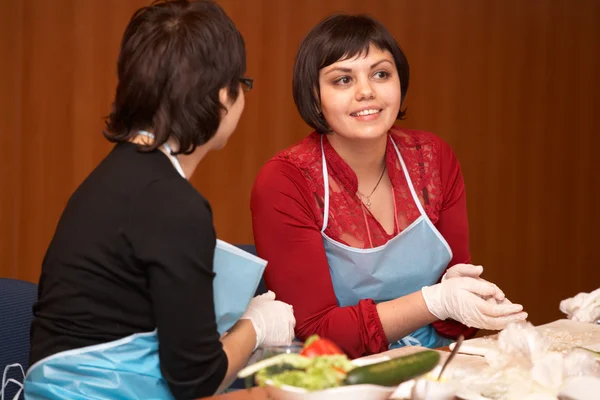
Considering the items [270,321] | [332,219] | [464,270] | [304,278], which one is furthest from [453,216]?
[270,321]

* * *

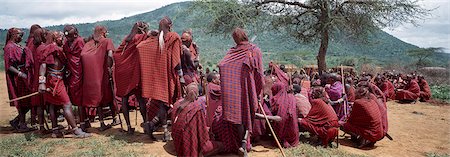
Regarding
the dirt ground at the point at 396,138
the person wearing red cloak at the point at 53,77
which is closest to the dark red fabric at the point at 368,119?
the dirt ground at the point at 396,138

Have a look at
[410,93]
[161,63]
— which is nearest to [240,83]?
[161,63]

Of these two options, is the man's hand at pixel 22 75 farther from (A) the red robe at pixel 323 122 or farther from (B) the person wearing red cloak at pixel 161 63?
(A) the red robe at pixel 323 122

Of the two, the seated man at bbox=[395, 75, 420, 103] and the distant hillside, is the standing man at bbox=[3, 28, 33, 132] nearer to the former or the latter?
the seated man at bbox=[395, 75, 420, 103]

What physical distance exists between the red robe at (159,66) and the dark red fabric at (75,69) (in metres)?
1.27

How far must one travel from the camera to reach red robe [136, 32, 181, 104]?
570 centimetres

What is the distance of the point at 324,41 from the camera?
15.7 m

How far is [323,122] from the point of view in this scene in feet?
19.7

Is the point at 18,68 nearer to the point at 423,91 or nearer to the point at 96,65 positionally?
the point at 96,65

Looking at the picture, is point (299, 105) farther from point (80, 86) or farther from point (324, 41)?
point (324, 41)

**The exercise:** Count the lines in the data above that contain the word "cloak", treating case as significant, and give only the number.

**Reply:** 2